Changing the language of a word does not affect the meaning of the word. We call a bound and covered set of pages a “book.” In German, it becomes a buch. In Spanish, it is a libro; in French, a livre. The language changes, but the object itself does not. As Shakespeare said, “That which we call a rose / By any other name would smell as sweet” (Romeo and Juliet, II:i). In the same way, we can refer to Jesus as “Jesus,” “Yeshua,” or “YehSou” (Cantonese) without changing His nature. In any language, His name means “The Lord Is Salvation.”
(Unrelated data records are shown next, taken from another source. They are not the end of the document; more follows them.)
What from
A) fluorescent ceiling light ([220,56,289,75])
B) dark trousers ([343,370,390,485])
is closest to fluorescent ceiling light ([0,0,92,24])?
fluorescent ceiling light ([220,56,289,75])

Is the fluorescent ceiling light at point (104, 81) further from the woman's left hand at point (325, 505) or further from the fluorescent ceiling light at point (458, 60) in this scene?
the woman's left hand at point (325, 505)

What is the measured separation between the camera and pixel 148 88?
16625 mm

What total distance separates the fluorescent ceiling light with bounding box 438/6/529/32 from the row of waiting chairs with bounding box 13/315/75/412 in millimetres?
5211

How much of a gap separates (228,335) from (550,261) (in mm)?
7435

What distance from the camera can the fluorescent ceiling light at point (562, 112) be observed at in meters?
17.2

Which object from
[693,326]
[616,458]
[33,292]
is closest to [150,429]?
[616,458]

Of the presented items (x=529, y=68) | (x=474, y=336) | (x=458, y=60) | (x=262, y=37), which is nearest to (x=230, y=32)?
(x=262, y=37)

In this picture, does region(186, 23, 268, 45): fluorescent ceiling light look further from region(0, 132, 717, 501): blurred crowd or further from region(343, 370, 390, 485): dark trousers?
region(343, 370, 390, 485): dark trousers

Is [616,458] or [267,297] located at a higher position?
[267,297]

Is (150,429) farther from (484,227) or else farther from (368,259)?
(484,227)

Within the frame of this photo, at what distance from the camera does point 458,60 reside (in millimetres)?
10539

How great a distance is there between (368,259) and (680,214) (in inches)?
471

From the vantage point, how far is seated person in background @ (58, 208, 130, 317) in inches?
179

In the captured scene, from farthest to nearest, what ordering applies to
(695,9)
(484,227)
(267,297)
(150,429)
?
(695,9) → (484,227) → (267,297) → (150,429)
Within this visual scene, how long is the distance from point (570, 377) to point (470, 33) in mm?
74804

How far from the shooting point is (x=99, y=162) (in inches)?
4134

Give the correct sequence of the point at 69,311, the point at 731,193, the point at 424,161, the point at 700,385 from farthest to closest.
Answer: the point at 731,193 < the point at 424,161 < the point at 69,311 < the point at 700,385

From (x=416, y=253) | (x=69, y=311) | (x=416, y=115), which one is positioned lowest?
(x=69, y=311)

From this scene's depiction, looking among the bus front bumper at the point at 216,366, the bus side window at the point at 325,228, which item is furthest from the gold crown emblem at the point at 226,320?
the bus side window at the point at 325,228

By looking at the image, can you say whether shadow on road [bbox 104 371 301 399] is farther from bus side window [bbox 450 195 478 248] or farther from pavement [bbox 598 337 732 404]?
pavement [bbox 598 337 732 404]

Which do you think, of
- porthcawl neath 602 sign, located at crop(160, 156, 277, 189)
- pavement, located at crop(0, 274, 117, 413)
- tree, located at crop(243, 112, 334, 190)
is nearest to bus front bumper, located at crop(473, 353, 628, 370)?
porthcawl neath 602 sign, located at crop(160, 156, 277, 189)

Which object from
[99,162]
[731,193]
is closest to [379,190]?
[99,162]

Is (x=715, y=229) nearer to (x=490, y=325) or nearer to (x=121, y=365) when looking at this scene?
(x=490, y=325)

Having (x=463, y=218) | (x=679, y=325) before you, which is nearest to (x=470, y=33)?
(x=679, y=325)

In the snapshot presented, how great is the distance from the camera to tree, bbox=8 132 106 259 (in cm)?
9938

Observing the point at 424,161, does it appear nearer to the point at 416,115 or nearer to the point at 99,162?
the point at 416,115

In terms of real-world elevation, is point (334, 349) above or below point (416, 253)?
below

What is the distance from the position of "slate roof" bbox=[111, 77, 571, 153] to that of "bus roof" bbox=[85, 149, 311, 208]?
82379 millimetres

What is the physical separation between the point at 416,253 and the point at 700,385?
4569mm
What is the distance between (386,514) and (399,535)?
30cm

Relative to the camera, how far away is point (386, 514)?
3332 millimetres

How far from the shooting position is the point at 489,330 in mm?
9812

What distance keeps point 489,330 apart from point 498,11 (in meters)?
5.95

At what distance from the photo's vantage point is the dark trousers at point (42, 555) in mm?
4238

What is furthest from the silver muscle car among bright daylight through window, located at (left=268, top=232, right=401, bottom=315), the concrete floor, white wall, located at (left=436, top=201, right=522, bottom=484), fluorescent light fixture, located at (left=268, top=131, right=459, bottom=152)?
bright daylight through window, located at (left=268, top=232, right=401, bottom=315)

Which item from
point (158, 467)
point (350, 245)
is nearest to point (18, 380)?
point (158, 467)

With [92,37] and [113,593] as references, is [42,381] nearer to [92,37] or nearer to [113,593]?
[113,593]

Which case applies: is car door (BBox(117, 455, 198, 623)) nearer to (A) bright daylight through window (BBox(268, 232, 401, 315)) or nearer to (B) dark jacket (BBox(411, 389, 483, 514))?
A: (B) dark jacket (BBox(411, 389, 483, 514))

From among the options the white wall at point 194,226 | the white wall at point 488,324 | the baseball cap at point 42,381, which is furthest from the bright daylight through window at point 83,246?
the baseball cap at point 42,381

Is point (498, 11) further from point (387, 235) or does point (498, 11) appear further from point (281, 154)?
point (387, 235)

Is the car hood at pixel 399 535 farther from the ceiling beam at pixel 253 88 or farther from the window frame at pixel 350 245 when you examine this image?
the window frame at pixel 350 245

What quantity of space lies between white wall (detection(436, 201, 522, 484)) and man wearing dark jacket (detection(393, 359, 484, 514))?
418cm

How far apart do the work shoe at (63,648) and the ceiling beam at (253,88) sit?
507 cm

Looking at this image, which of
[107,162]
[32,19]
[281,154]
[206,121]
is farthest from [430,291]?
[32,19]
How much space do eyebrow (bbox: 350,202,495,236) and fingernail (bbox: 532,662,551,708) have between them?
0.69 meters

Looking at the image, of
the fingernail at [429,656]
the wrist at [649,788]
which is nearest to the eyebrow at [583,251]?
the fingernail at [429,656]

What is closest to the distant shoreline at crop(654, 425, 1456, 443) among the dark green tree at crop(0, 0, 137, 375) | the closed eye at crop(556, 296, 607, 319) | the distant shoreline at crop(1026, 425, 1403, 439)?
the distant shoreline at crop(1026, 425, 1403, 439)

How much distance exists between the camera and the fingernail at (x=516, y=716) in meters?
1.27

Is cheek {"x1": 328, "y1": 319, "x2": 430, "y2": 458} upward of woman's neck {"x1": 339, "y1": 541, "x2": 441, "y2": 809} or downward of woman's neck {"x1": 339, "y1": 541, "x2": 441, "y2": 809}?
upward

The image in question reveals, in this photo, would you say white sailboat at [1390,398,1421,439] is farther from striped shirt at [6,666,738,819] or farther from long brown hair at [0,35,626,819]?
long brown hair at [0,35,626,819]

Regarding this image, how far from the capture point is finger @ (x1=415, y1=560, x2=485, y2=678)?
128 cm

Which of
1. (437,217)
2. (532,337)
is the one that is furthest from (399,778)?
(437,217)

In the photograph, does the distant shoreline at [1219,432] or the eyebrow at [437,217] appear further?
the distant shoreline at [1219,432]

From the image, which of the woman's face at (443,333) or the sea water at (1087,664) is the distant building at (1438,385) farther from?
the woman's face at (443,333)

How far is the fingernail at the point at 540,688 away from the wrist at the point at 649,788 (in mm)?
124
As for the controversy over the letter J, it is much ado about nothing. It is true that the languages in which the Bible was written had no letter J. But that doesn’t mean the Bible never refers to “Jerusalem.” And it doesn’t mean we cannot use the spelling “Jesus.” If a person speaks and reads English, it is acceptable for him to spell things in an English fashion. Spellings can change even within a language: Americans write “Savior,” while the British write “Saviour.” The addition of a u (or its subtraction, depending on your point of view) has nothing to do with whom we’re talking about. Jesus is the Savior, and He is the Saviour. Jesus and Yeshuah and Iesus are all referring to the same Person.

The Bible nowhere commands us to only speak or write His name in Hebrew or Greek. It never even hints at such an idea. Rather, when the message of the gospel was being proclaimed on the Day of Pentecost, the apostles spoke in the languages of the “Parthians, Medes and Elamites; residents of Mesopotamia, Judea and Cappadocia, Pontus and Asia, Phrygia and Pamphylia, Egypt and the parts of Libya near Cyrene” (Acts 2:9–10). In the power of the Holy Spirit, Jesus was made known to every language group in a way they could readily understand. Spelling did not matter.

We refer to Him as “Jesus” because, as English-speaking people, we know of Him through English translations of the Greek New Testament. Scripture does not value one language over another, and it gives no indication that we must resort to Hebrew when addressing the Lord. The command is to “call on the name of the Lord,” with the promise that we “shall be saved” (Acts 2:21; Joel 2:32). Whether we call on Him in English, Korean, Hindi, or Hebrew, the result is the same: the Lord is salvation.